En el marco de nuestra conversación filosófica, el escritor José Rafael Lantigua (Global, Vol.18, No.98, enero-febrero 2022) me pregunta acerca del papel que podría jugar la filosofía en un mundo con pandemia, hambrunas, autoritarismos populistas, crisis de la democracia, batallas de género y criptomonenas en ascenso.
No siempre la filosofía revoluciona. Pero no ha habido revolución sin fundamento filosófico. Me agrada creer, junto a Zygmunt Bauman, contesté, que el filósofo es la persona dotada de un acceso directo a la razón, lo más puro de la razón, despejada de las nubes del interés mezquino, de las sinuosidades del mercado y de la perversa manipulación del algoritmo y la hiperconexión.
Cuando asume su esencial espíritu de rebeldía, iconoclasia y transformación, la filosofía se convierte en la voz de las víctimas.
En las guerras, la primera víctima es la verdad, y la verdad es fundamento de la filosofía. En la guerra de Donald Trump contra el sistema y la tradición democráticos estadounidenses la herramienta más poderosa fue la de la desinformación, por medio de las noticias falsas. El propósito ulterior era hacer de lo falso lo fáctico.
Antes que científico o clínico, el primer valladar que intentó contener el desconcierto y el miedo provocados por la pandemia de la Covid-19 y su tormentosa secuela de morbilidad y letalidad, durante el fatídico año 2020, fue el pensamiento filosófico.
Se lanzó al ruedo para ponderar la eficacia o el desacierto de los confinamientos y los efectos sociopolíticos del incremento de la seguridad colectiva frente al deterioro de la libertad individual y de los derechos constitucionales adquiridos. La ecuación, dentro de su propia complejidad, parecía simple: había que elegir entre seguir viviendo, aun fuera encerrados, o morir en ejercicio de la libertad.
Fueron los filósofos Giorgio Agamben, Peter Sloterdijk, Slavoj Zizek, Byung-Chul Han, Edgar Morin, así como sociólogos, economistas e historiadores, como Alain Tourain, Jeffrey Sachs y Juval Harari, entre otros, quienes movieron la opinión pública mundial denunciando los peligros de orden sociopolítico y económico, como también ético, jurídico o educativo, respecto del estado de emergencia, el confinamiento y los tratamientos compulsivos de prevención de la enfermedad.
------------------------------
TAREAS:
**1.** Enumera a todas las personas que el texto sobre la filosofía y la pandemia menciona en la frase que empieza con "Fueron los filósofos" y a las que presenta como filósofos.
**2.** Responde con base en el texto sobre la filosofía y la pandemia:
(a) ¿Quién le pregunta al autor por el papel de la filosofía?
(b) ¿Cuál fue la herramienta más poderosa en la guerra de Donald Trump contra el sistema democrático estadounidense?
(c) ¿Qué año se califica de fatídico?
**3.** Prosigue el texto sobre la filosofía y la pandemia a partir de su última oración.
Los registros no intervienen en estas tareas.
------------------------------
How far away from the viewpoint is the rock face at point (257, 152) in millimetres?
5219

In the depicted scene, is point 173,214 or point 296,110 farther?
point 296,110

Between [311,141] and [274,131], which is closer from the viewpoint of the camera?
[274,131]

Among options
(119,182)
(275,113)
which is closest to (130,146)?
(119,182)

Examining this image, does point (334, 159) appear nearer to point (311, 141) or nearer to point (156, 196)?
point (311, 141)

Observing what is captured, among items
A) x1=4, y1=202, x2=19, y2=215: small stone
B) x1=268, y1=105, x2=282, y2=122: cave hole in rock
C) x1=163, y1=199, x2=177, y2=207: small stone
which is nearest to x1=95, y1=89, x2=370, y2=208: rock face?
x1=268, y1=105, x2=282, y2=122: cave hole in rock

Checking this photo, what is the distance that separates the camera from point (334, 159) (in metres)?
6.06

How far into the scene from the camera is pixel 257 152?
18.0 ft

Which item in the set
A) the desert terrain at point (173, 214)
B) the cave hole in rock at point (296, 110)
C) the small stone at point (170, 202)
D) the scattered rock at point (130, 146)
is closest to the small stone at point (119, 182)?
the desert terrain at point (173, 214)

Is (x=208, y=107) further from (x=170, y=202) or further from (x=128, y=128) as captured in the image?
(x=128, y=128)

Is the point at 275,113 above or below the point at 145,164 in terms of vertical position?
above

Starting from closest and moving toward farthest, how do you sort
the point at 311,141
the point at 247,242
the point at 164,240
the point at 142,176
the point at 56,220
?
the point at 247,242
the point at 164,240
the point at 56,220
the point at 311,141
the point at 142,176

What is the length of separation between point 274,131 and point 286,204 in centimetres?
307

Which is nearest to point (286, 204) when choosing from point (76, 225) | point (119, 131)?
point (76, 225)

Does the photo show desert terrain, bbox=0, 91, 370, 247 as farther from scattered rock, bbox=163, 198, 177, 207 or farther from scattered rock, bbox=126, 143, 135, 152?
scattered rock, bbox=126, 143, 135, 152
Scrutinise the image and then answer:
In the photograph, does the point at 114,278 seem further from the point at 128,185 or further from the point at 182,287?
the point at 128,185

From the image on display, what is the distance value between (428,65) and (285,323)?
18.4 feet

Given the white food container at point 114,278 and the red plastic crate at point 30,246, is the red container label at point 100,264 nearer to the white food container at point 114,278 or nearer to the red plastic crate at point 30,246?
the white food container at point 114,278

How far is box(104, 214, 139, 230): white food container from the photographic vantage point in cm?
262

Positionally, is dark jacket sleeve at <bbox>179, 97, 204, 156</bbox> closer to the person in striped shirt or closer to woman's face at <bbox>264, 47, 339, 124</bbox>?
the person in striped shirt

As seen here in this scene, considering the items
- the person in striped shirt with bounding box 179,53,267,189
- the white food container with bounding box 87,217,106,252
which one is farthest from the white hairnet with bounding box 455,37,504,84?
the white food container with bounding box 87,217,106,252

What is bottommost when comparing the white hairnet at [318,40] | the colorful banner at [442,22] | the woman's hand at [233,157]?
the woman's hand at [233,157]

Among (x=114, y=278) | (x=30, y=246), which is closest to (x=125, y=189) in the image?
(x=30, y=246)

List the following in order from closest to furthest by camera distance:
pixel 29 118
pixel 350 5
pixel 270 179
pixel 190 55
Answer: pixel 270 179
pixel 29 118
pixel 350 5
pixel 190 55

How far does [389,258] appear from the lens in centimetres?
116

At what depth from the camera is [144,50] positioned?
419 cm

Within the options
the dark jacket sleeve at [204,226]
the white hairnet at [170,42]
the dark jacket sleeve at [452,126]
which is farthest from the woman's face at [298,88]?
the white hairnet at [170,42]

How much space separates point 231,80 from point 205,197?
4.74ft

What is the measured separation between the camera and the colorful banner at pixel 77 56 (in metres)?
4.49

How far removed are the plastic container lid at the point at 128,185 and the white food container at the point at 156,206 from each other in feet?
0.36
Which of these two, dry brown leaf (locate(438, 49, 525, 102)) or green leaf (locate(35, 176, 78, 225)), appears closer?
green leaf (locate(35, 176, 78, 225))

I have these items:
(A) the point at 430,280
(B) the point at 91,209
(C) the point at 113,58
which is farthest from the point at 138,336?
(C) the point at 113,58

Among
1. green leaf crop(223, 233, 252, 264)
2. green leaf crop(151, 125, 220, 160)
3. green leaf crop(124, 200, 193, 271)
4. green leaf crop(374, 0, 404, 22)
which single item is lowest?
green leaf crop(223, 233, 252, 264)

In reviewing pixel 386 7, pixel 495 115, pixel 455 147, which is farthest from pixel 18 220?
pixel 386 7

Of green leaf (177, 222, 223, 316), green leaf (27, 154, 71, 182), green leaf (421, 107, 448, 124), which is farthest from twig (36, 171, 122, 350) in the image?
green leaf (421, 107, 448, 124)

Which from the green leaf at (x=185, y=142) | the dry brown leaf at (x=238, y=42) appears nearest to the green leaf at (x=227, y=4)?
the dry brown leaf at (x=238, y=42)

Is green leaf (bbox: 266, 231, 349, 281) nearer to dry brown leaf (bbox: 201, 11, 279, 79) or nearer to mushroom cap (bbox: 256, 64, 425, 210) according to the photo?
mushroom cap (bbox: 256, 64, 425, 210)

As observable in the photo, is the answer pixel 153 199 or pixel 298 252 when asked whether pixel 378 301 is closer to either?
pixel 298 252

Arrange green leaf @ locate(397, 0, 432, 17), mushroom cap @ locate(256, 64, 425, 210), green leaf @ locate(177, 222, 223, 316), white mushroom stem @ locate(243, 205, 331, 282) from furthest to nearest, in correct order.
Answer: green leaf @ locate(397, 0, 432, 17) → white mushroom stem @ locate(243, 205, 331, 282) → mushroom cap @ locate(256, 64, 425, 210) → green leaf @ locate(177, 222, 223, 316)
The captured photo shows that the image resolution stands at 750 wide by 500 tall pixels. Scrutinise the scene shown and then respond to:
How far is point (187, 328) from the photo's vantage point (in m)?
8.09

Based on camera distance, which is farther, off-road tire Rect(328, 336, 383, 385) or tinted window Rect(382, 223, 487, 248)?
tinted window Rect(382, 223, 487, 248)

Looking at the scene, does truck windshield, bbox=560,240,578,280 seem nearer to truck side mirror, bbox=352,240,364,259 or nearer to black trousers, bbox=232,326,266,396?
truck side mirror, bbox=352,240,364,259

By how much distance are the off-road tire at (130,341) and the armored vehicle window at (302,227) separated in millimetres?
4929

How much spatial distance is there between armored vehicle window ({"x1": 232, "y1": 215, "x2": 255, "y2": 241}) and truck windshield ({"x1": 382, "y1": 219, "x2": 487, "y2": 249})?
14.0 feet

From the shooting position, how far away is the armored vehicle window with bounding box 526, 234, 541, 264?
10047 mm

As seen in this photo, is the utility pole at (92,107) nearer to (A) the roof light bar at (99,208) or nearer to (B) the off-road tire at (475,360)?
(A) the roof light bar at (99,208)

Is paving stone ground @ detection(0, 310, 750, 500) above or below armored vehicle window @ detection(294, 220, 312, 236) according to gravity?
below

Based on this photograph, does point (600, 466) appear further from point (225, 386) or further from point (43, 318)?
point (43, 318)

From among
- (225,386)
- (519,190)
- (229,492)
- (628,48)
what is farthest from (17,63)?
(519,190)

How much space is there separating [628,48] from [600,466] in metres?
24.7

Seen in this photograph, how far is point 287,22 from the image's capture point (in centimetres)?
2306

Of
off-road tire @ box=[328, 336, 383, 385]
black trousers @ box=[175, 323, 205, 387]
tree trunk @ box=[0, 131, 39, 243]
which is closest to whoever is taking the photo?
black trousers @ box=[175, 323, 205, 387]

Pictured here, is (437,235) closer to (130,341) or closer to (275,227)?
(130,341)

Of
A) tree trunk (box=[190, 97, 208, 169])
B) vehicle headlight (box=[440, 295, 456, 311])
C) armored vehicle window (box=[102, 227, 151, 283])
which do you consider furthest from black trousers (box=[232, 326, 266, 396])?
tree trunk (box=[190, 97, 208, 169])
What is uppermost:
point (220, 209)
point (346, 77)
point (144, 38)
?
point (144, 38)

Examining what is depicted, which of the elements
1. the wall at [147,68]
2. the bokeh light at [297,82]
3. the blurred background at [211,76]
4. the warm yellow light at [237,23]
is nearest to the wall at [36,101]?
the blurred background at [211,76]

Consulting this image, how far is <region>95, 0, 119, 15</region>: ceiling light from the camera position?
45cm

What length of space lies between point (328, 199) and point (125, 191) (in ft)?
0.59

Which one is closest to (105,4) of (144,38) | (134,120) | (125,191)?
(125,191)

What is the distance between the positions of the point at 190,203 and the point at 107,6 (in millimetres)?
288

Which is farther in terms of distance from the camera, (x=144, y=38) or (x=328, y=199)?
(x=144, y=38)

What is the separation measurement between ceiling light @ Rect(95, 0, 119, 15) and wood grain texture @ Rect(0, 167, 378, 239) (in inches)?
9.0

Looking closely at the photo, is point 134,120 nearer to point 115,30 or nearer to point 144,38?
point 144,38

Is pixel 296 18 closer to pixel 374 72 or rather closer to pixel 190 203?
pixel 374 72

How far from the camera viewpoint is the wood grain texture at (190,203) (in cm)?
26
------------------------------
RESPUESTAS DEL EJERCICIO:
**1.** Giorgio Agamben, Peter Sloterdijk, Slavoj Zizek, Byung-Chul Han y Edgar Morin.

**2.**
(a) El escritor José Rafael Lantigua.
(b) La desinformación, por medio de las noticias falsas.
(c) El año 2020.

**3.**
El episodio inadvertido, luego de una pausa de un siglo, creado por la pandemia del coronavirus generó una incontrolable infodemia, según la acertada categoría de Byung-Chul Han; es decir, una epidemia informativa y desinformativa cuya víctima no fue otra que la propia humanidad.
Las criptomonedas, antes que conquistas tecnológicas, son el resultado de la especulación económica y financiera, como reflejo de una crisis ética, estrechamente atada a la insurrección tecnológica, porque no se trata de que el avance tecnológico modifica el pensamiento, sino por el contrario, que la revolución digital es el producto de una insurrección mental orientada al lenguaje de códigos (software) y a la fabricación de artefactos para el consumo individual (hardware).
Hoy, pese a que siguen teniendo lugar otras guerras, la emblemática ha pasado a ser la invasión de Rusia contra Ucrania.
El desenlace del conflicto sigue en terreno de la triste incertidumbre. El ogro retrotópico ruso sustenta que ese país libre, democrático de Ucrania representa su frontera de defensa frente a una posible agresión occidental, y que, en consecuencia, debe ser terreno de su dominio, para la garantía de la paz y del futuro de Rusia.
El trasfondo de esa guerra de Putin no es otro que una afrenta a las democracias y a la paz del mundo, no solo de la Unión Europea. Espero que no sea sobre más muertos y sobre la destrucción total de la nación ucraniana, su lengua, sus tradiciones y su cultura donde finalmente se impongan la sensatez y la paz.